▶ QUESTIONS
- 1) For the hamster post, decide whether each statement agrees with it, answering yes or no and quoting the words that settle it: (a) The hamster was already dead when Raven handed him over. (b) The writer buried the hamster next to the rock wall. (c) The writer told the HR man about mental health issues.
- 2) In the hamster post, what was the man running down the street wearing?
- 3) Pick up the hamster post after its final sentence and keep writing it.

▶ PAGE TEXT
##########
I get up two hours before the Amish to take care of all these fucking animals. And they have their own credit card, and if they max it out, I guess they would get another one.  But they are family, and if we lose even one tiny critter, it's very upsetting.
We lost Thistle, the hamster, this evening. Raven thought he was dead this morning, and she came to me in tears. I was on my way out the door, on the way to a mandatory class at work and to complete my yearly performance evaluation. I was trying so hard to be sensitive, but quick like. I hugged her up, and we talked about hamster life expectancies. I told her to give him to me, and we'd find a box. She put him in my hands, and he breathed. It was the deep and oddly spaced breaths of someone who is "circling the drain." It always flips me the hell out. Be alive or be dead, but stop being both! But he was still breathing. I knew he wouldn't make it through the day, and I was glad I got home before her and found him. I wrapped him in a paper towel, buried him next to the rock wall, covered the grave with rocks, put his little house on top of it, and filled the house with flowers. Oh how I hope Guinness the lab doesn't decide to retrieve him. If Thistle is on my porch tomorrow, I'll piss my pants.
When I get stressed and tired, I get uncontrollably goofy, and the universe handed me comic relief in the form of this guy running down the street in purple skinny jeans with a skeleton mask on. It was funny in a wreck-the-Jeep-doing-a-double-take kinda way. Then I go in to fill out my yearly paperwork. They ask about mental health issues. "Are there any mental health issues that prevent you from doing your job?" I think: If I wasn't crazy, I couldn't do this work. I think: Just ADHD, OCD, ODD, chronic PMS, and paranormal schizophrenia. ( I hear dead people, but they are talking about you guys, not me, so I'm not paranoid.) But I look at our serious, ultra professional HR fella, and I decide not to mess with him today.  Buddy, you are granted a reprieve. I'm gonna allow him to have the mellow morning not afforded to me.
##########
▶ RECORD EXCERPTS
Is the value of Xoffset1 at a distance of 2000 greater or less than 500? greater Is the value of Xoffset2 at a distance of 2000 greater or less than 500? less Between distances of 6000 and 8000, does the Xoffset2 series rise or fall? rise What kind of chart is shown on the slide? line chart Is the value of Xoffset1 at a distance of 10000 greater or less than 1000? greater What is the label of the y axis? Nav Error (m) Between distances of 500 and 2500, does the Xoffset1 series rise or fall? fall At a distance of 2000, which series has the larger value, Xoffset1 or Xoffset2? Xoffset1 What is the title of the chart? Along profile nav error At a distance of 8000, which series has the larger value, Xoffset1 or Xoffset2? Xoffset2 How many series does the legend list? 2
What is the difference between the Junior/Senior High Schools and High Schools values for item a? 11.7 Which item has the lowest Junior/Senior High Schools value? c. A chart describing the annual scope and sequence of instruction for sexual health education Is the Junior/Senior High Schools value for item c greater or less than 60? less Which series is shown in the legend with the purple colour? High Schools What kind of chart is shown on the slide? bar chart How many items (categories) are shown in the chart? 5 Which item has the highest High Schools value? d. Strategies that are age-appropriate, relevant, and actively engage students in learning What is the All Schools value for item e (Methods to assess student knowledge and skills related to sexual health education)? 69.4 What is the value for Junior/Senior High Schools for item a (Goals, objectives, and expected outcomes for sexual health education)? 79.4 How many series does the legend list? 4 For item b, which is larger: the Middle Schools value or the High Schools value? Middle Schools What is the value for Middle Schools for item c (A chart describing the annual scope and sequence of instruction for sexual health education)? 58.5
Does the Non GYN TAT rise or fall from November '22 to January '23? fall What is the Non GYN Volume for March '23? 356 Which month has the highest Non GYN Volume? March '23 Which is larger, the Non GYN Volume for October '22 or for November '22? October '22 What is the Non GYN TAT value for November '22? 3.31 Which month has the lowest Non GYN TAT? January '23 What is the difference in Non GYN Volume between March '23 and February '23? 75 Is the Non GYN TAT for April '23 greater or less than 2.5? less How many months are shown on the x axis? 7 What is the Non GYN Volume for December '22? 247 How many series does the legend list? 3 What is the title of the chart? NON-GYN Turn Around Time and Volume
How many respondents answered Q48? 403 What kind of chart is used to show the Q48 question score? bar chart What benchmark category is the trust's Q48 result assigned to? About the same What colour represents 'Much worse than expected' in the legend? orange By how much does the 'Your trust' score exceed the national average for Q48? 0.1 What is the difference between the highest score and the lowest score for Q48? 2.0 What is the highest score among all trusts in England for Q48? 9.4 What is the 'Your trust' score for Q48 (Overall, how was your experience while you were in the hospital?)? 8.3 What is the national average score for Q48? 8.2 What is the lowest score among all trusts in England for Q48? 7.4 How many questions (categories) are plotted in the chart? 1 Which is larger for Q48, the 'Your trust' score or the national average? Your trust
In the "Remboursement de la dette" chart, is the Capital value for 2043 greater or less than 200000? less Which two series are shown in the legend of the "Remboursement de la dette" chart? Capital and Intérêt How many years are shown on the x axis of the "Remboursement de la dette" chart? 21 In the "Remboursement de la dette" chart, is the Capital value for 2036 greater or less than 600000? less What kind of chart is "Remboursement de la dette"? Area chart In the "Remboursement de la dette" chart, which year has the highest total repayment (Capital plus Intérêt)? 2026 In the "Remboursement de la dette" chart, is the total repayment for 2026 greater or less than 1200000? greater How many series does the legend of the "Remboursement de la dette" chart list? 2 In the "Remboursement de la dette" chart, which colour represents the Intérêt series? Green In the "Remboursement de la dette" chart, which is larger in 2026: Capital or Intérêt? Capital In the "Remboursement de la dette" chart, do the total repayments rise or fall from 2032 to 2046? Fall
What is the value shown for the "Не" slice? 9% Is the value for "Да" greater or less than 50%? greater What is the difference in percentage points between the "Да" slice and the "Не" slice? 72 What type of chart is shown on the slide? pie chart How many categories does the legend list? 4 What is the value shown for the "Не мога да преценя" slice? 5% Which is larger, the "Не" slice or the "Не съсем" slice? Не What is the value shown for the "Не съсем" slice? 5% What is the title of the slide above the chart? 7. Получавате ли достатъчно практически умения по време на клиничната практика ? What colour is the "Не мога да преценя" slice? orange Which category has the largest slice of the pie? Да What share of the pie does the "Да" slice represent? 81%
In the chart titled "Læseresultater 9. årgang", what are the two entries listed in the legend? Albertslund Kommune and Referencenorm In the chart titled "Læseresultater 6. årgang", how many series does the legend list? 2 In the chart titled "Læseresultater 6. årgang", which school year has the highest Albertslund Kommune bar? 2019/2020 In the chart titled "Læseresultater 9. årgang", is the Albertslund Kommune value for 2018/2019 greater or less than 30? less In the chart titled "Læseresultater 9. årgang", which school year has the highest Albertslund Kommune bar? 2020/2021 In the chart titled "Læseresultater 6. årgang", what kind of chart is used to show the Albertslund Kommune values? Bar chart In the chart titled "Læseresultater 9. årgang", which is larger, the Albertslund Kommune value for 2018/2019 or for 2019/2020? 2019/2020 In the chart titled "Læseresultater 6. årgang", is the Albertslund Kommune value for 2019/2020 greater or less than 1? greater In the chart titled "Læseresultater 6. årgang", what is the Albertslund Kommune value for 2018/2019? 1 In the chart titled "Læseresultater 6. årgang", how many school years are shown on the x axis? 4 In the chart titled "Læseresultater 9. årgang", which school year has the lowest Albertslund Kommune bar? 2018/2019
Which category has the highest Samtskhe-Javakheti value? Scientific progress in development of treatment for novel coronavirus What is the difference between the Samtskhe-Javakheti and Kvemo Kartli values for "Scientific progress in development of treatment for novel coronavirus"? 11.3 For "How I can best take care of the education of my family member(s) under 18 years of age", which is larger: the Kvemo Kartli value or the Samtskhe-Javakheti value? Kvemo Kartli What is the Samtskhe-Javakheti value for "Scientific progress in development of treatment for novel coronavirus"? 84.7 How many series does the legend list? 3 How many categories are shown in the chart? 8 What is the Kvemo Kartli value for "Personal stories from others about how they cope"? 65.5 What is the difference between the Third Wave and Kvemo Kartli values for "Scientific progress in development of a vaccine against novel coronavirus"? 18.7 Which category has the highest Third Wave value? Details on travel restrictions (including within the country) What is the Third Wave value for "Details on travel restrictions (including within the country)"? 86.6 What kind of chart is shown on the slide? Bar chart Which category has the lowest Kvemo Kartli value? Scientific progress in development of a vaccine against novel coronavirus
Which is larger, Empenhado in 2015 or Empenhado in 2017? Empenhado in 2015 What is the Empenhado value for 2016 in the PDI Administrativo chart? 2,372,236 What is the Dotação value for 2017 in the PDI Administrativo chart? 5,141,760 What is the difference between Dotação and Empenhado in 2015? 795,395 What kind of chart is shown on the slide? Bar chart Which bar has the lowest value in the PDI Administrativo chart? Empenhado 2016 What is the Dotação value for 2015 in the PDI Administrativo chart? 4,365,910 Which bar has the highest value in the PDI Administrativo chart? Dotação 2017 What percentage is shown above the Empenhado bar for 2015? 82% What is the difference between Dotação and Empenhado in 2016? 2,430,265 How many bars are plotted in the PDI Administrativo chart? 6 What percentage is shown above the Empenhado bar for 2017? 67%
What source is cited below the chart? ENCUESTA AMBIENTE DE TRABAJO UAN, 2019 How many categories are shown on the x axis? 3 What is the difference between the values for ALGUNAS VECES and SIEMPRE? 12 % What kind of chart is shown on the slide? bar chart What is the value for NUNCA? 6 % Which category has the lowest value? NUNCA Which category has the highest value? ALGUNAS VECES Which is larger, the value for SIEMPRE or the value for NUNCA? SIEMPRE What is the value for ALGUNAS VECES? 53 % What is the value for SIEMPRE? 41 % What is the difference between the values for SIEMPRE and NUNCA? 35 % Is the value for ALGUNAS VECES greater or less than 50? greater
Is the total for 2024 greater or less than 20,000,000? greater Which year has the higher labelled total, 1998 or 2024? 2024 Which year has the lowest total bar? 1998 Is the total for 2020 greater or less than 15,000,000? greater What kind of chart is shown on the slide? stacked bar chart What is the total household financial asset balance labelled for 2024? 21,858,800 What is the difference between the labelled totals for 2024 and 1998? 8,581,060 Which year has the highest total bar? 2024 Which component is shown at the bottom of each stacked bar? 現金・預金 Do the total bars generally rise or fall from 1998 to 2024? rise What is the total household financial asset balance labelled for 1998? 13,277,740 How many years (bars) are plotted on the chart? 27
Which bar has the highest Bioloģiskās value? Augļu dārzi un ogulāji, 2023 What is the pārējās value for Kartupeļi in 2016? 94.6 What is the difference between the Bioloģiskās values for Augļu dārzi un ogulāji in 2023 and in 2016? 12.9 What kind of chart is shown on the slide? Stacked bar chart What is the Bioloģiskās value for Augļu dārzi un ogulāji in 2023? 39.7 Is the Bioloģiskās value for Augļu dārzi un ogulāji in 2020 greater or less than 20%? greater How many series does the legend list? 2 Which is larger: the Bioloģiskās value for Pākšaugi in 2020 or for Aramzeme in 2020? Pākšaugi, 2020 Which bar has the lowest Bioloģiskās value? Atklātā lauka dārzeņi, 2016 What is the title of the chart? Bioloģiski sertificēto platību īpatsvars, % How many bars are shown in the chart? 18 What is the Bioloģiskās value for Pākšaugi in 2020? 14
##########
▶ ANSWERS BELOW
- 1)
(a) No: "She put him in my hands, and he breathed."
(b) Yes: "buried him next to the rock wall"
(c) No: "I decide not to mess with him today."

- 2) Purple skinny jeans and a skeleton mask.

- 3)
 I took good care of all the animals but forgot to feed my kid breakfast. I forgot to do laundry and sent her off to school in shorts in October. I'm up here in the loft writing, when I should be downstairs doing family time. I could feel guilty about all this, but I'm granting myself a reprieve too. Raven ate breakfast at school, and she will have pants tomorrow. I have to write and have my alone time so that I can be better for my loved ones when I am with them.
Dilly sits with me, and  he's purring a little tune. We have this relationship that has been forged over 15 years. There are so few humans in my life that I've consistently kept that long. Money can't buy a successful 15-year relationship, and nothing can replace it once he's gone. I have to take the time to sit and hold this blind, demented kitty because the world only makes sense to him when he is in my lap. If you have the opportunity to be that person for anybody (animal or human), then that's your gift. Don't allow life to be too hectic to recognize that. Don't be too busy to use it, and don't allow anyone else's standards to de-value what only you can do.